- _Input data_:
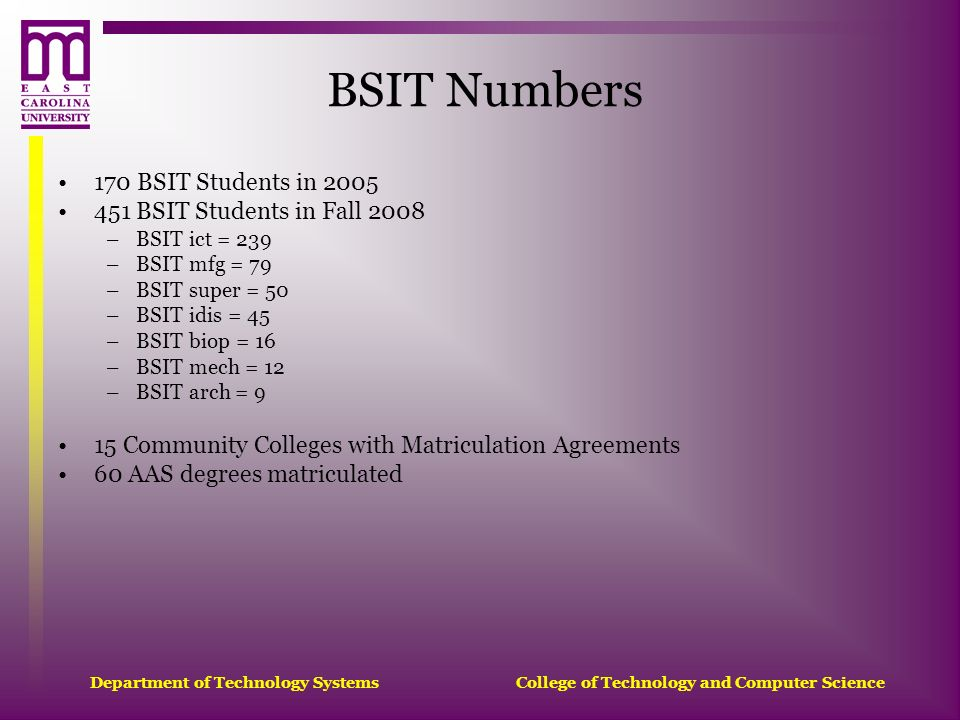 BSIT Numbers 170 BSIT Students in 2005 451 BSIT Students in Fall 2008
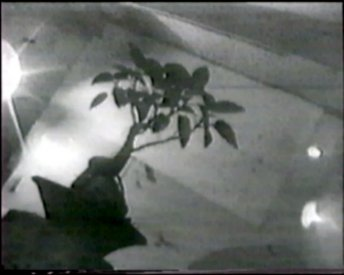 The bonsai tree that was the focus of teh works in Brett Whitely's room at the Yellow House. Frame from Akia Ghost Poems.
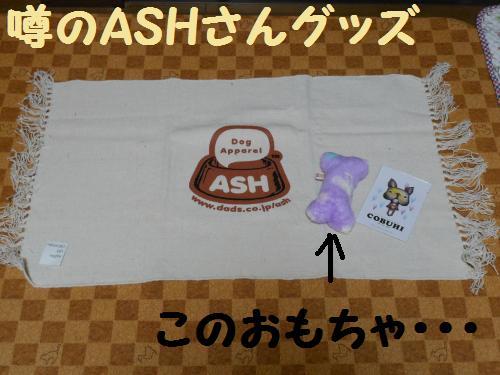 222_2convert_20120109224807.jpg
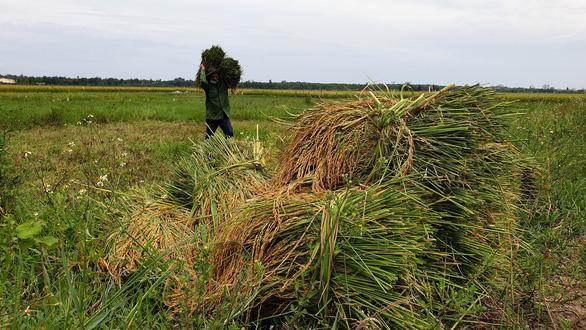 Quảng Bình test nhanh COVID-19 cho nông dân ra đồng gặt lúa, Quảng Trị gặt lúa 'non - Ảnh 1.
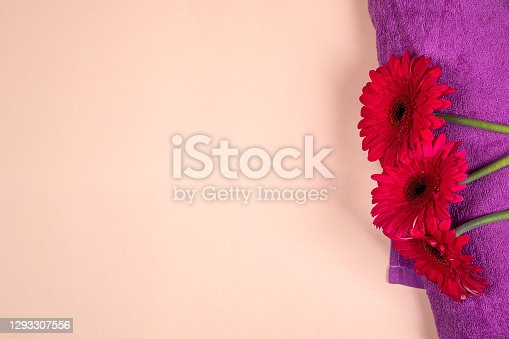 istock Gerbera flower on purple towel. Beauty care and spa concept 1293307556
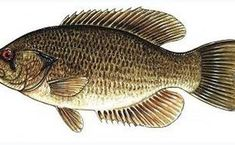 Rock Bass or (Ambloplites rupestris) - Species ID and Fishing Tips Wood Burning Patterns, Fishing Tips, Bass, Rock, Pictures, Animals, Ohio, Mosaic, Fresh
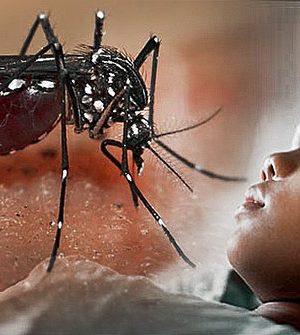 gejala-demam-berdarah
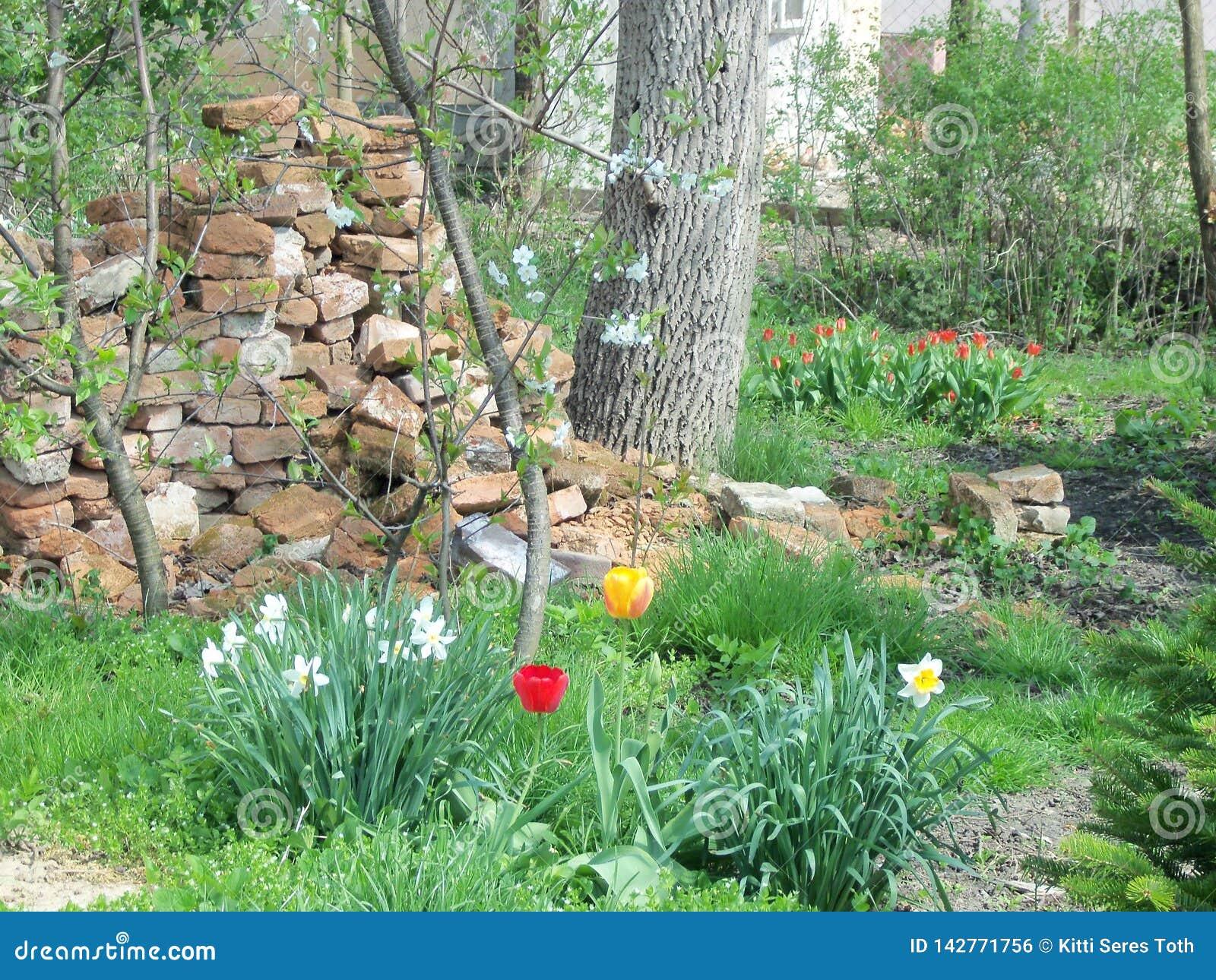 Unser Garten im April 2011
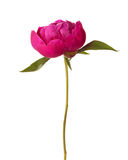 Peony isolated on white background. Focus on center of flower Stock Photography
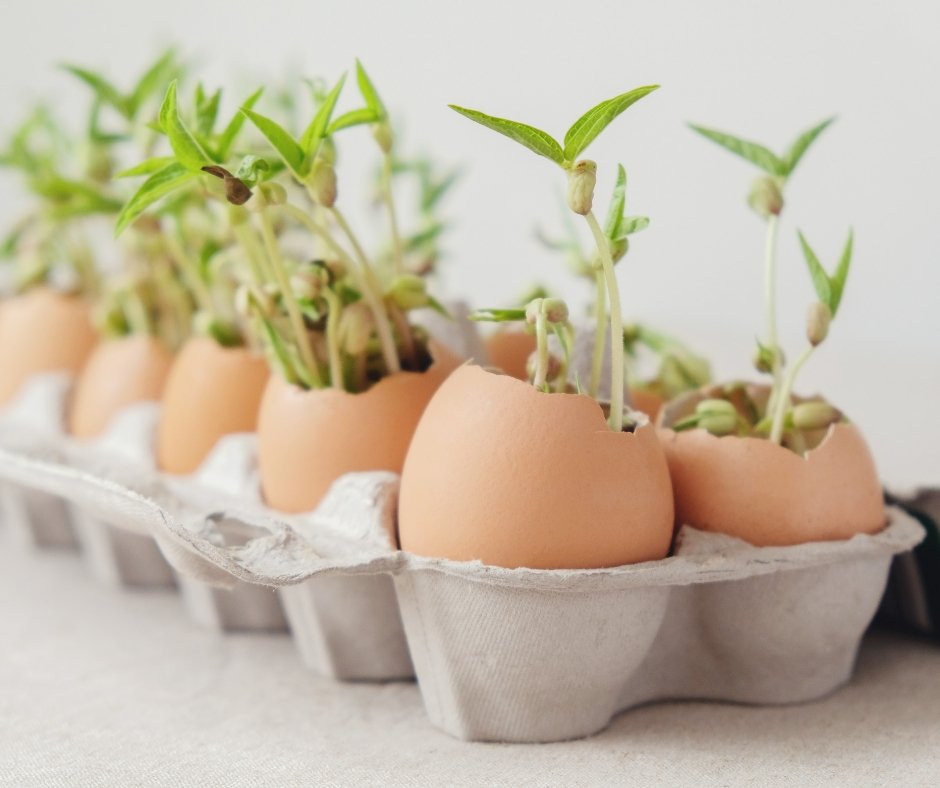seedlings in eggshells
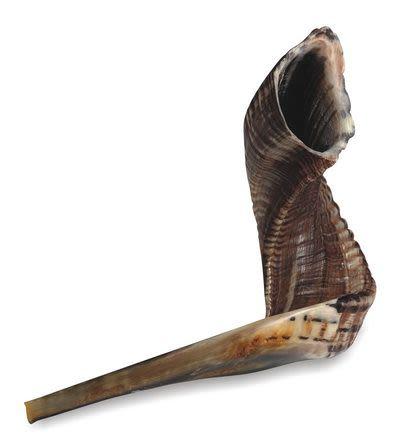 Shofar, Size 3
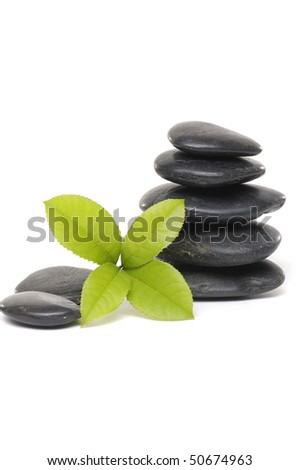 spa background- fern leaves and zen stones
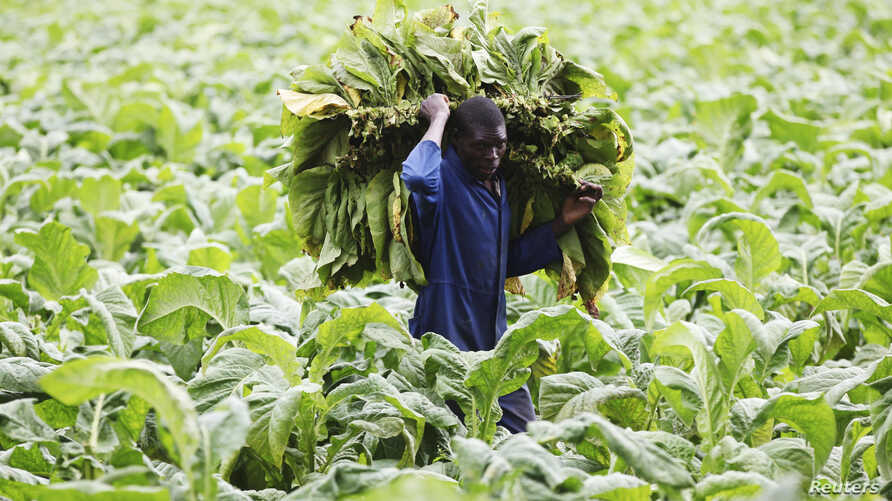 A farm worker harvests tobacco leaves at a farm ahead of the tobacco selling season in Harare, Zimbabwe, March 3, 2015.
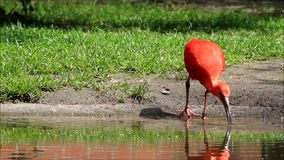 Rotes Vogel Eudocimus-ruber stock video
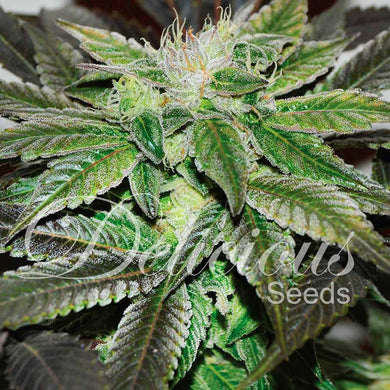 Sugar Candy - Delicious Seeds🚺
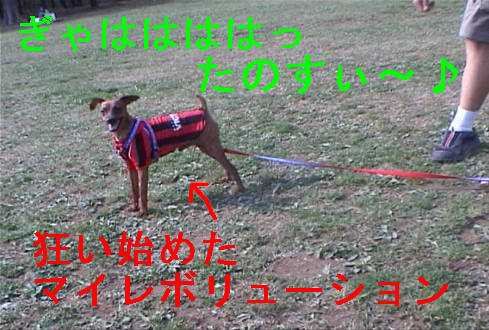 f0123589_17354662.jpg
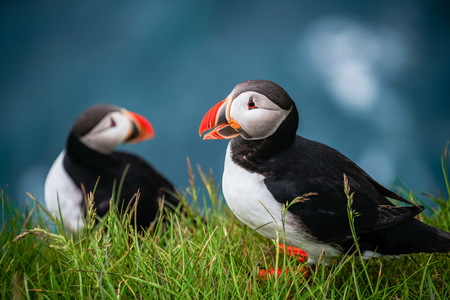 Atlantic puffin also know as common puffin is a species of seabird in the auk family. Iceland, Norway, Faroe Islands, Newfoundland and Labrador in Canada are known to be large colony of this puffin. Stok Fotoğraf - 123564734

- _Task prompt_:
Using the material above, return every line exactly as it appears, minus the pictures.

- _Task response_:
 BSIT Numbers 170 BSIT Students in 2005 451 BSIT Students in Fall 2008
 The bonsai tree that was the focus of teh works in Brett Whitely's room at the Yellow House. Frame from Akia Ghost Poems.
 222_2convert_20120109224807.jpg
 Quảng Bình test nhanh COVID-19 cho nông dân ra đồng gặt lúa, Quảng Trị gặt lúa 'non - Ảnh 1.
 istock Gerbera flower on purple towel. Beauty care and spa concept 1293307556
 Rock Bass or (Ambloplites rupestris) - Species ID and Fishing Tips Wood Burning Patterns, Fishing Tips, Bass, Rock, Pictures, Animals, Ohio, Mosaic, Fresh
 gejala-demam-berdarah
 Unser Garten im April 2011
 Peony isolated on white background. Focus on center of flower Stock Photography
seedlings in eggshells
 Shofar, Size 3
 spa background- fern leaves and zen stones
 A farm worker harvests tobacco leaves at a farm ahead of the tobacco selling season in Harare, Zimbabwe, March 3, 2015.
 Rotes Vogel Eudocimus-ruber stock video
 Sugar Candy - Delicious Seeds🚺
 f0123589_17354662.jpg
 Atlantic puffin also know as common puffin is a species of seabird in the auk family. Iceland, Norway, Faroe Islands, Newfoundland and Labrador in Canada are known to be large colony of this puffin. Stok Fotoğraf - 123564734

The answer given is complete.